This default is safe because you may not have the proprietary software that was originally used. 

On the other hand, the data may have lost information in the process of the ingestion.
Instead, to read the same file but its original version, specify `original = TRUE` and set an `.f` argument. In this case, we know that `nlsw88.tab` is a Stata `.dta` dataset, so we will use the `haven::read_dta` function.

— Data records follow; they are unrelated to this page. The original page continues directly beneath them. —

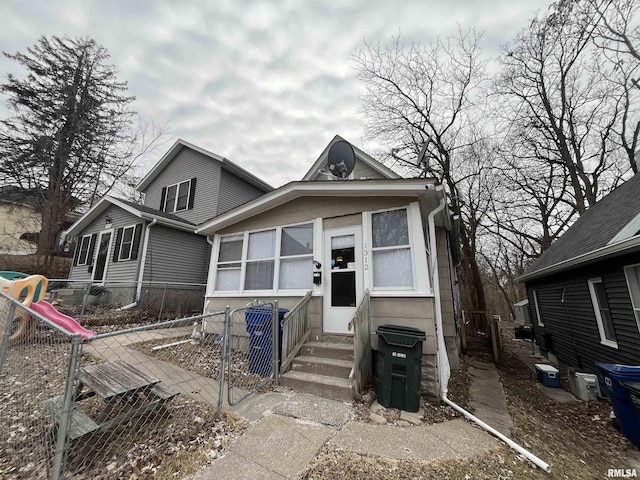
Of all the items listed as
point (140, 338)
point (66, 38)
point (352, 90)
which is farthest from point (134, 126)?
point (140, 338)

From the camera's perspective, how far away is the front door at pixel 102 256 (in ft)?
35.4

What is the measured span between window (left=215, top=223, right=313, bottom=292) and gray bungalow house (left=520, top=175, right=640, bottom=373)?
582 cm

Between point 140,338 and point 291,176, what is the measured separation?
16.1 meters

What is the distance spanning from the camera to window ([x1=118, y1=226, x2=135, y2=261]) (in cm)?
1022

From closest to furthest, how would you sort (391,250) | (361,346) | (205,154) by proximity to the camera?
(361,346) → (391,250) → (205,154)

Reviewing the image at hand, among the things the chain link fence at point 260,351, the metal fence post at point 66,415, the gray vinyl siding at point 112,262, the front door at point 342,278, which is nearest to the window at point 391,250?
the front door at point 342,278

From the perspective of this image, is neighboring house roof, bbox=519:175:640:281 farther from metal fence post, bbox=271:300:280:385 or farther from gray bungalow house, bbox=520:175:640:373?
metal fence post, bbox=271:300:280:385

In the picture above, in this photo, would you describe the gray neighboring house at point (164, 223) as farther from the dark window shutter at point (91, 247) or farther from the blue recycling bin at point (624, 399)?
the blue recycling bin at point (624, 399)

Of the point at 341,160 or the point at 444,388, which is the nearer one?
the point at 444,388

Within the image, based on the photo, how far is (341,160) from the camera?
21.8ft

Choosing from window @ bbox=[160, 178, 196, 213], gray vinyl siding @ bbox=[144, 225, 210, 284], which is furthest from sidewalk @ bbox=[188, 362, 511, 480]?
window @ bbox=[160, 178, 196, 213]

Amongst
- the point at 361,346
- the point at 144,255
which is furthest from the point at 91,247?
the point at 361,346

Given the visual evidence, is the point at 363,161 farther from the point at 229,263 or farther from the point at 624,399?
the point at 624,399

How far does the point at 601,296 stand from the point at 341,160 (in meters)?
7.21
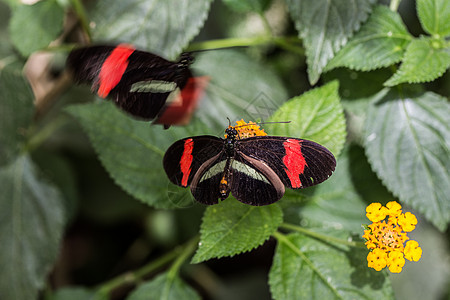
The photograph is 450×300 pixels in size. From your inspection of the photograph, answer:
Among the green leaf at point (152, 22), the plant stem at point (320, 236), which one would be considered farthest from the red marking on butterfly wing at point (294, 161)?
the green leaf at point (152, 22)

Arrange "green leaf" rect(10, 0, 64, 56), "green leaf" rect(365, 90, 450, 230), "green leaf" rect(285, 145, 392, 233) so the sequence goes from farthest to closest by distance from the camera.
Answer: "green leaf" rect(10, 0, 64, 56), "green leaf" rect(285, 145, 392, 233), "green leaf" rect(365, 90, 450, 230)

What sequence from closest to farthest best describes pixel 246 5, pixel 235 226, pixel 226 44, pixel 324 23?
pixel 235 226
pixel 324 23
pixel 246 5
pixel 226 44

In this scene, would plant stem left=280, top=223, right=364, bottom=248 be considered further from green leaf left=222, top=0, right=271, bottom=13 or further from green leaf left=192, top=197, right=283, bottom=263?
green leaf left=222, top=0, right=271, bottom=13

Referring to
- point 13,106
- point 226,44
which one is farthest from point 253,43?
point 13,106

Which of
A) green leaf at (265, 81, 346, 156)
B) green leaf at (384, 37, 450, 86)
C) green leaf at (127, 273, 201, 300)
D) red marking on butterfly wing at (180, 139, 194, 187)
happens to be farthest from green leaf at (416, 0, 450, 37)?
green leaf at (127, 273, 201, 300)

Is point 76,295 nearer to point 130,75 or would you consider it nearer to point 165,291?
point 165,291

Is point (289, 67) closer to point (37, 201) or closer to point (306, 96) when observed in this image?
point (306, 96)

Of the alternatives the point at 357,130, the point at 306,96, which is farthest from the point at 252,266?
the point at 306,96
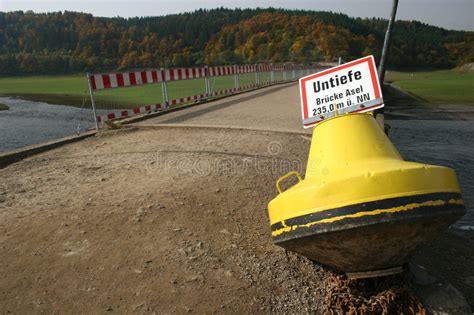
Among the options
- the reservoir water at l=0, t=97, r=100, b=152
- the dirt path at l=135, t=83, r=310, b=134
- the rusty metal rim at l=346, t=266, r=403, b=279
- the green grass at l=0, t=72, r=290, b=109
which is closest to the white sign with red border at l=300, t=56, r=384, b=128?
the rusty metal rim at l=346, t=266, r=403, b=279

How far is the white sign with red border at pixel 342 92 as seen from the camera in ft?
8.61

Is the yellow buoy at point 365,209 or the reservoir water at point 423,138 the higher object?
the yellow buoy at point 365,209

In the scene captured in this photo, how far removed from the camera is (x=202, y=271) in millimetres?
2518

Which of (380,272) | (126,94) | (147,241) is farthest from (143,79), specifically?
(126,94)

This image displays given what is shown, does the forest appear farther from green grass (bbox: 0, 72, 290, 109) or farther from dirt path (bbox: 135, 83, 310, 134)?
dirt path (bbox: 135, 83, 310, 134)

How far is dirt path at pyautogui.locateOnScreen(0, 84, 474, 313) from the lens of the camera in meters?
2.29

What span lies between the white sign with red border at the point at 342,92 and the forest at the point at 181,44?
8099cm

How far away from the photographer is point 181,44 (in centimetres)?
11106

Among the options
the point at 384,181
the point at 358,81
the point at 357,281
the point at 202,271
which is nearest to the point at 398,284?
the point at 357,281

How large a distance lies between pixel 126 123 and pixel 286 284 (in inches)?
263

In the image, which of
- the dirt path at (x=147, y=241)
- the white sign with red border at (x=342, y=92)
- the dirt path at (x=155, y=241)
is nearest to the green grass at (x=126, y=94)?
the dirt path at (x=155, y=241)

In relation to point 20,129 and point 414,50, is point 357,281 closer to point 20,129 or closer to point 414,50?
point 20,129

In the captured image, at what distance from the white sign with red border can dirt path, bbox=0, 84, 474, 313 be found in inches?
45.9

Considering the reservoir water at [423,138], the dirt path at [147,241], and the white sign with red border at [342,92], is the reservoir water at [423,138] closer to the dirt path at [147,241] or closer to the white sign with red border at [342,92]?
the white sign with red border at [342,92]
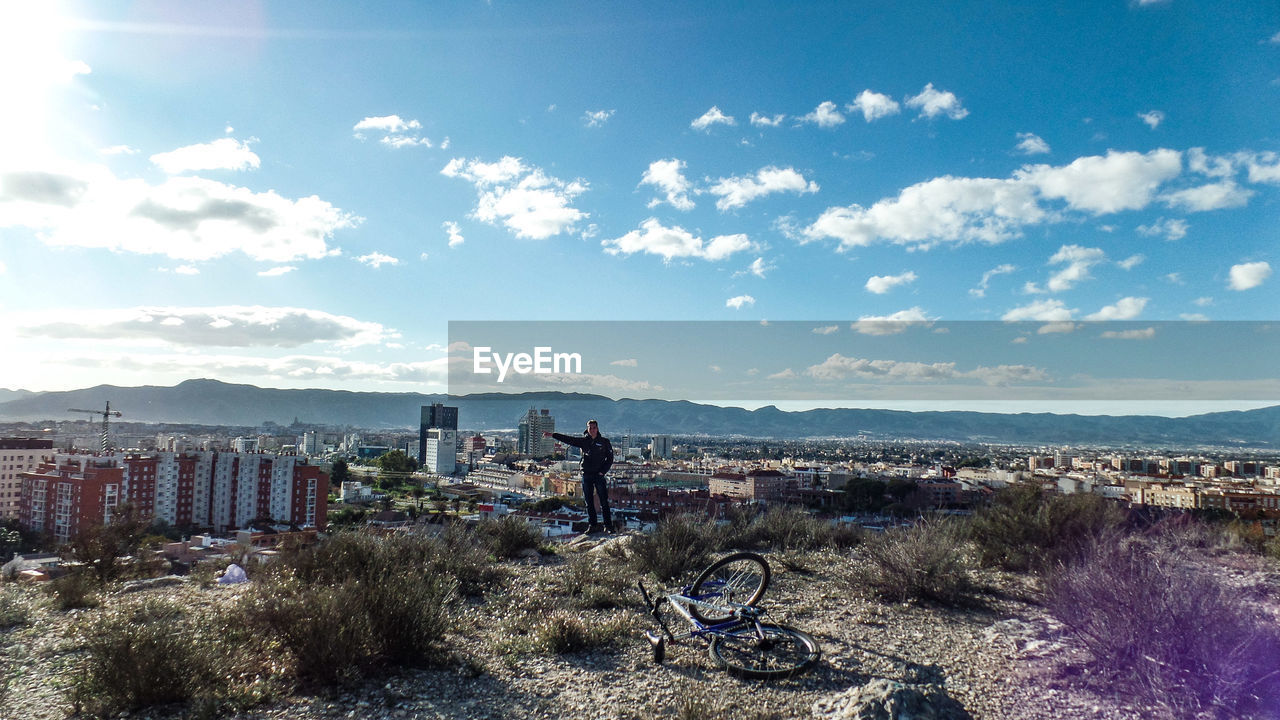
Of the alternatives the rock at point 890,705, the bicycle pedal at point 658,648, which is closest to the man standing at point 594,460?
the bicycle pedal at point 658,648

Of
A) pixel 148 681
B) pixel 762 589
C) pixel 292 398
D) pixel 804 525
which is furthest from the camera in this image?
pixel 292 398

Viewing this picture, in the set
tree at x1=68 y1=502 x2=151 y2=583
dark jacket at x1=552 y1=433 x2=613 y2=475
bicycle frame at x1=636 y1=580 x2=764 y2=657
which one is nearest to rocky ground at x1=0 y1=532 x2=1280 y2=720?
bicycle frame at x1=636 y1=580 x2=764 y2=657

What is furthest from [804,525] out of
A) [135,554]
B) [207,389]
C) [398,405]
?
[398,405]

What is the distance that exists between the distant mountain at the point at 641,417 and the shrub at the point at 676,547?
335 ft

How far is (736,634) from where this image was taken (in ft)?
16.1

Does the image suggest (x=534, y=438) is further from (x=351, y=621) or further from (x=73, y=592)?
(x=351, y=621)

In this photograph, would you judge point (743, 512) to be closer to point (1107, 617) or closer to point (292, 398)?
point (1107, 617)

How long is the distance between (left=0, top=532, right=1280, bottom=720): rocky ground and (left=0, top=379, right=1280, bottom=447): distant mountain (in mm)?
104135

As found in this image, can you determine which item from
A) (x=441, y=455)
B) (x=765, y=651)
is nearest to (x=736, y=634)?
(x=765, y=651)

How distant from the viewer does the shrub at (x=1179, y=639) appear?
3.61 metres

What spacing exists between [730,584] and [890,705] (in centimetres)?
220

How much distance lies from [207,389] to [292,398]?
663 inches

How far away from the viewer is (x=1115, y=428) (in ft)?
408

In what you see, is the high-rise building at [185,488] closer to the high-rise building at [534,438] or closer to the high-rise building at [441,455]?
the high-rise building at [441,455]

```{r get_dataframe_by_name_original}
nlsw_original <-
  get_dataframe_by_name(
    filename    = "nlsw88.tab",
    dataset     = "10.70122/FK2/PPIAXE",
    .f          = haven::read_dta,
    original    = TRUE,
    server      = "demo.dataverse.org"
  )
```

Note that even though the file prefix is ".tab", we use `haven::read_dta`.

Of course, when the dataset is not ingested (such as a Rds file), users would always need to specify an `.f` argument for the specific file.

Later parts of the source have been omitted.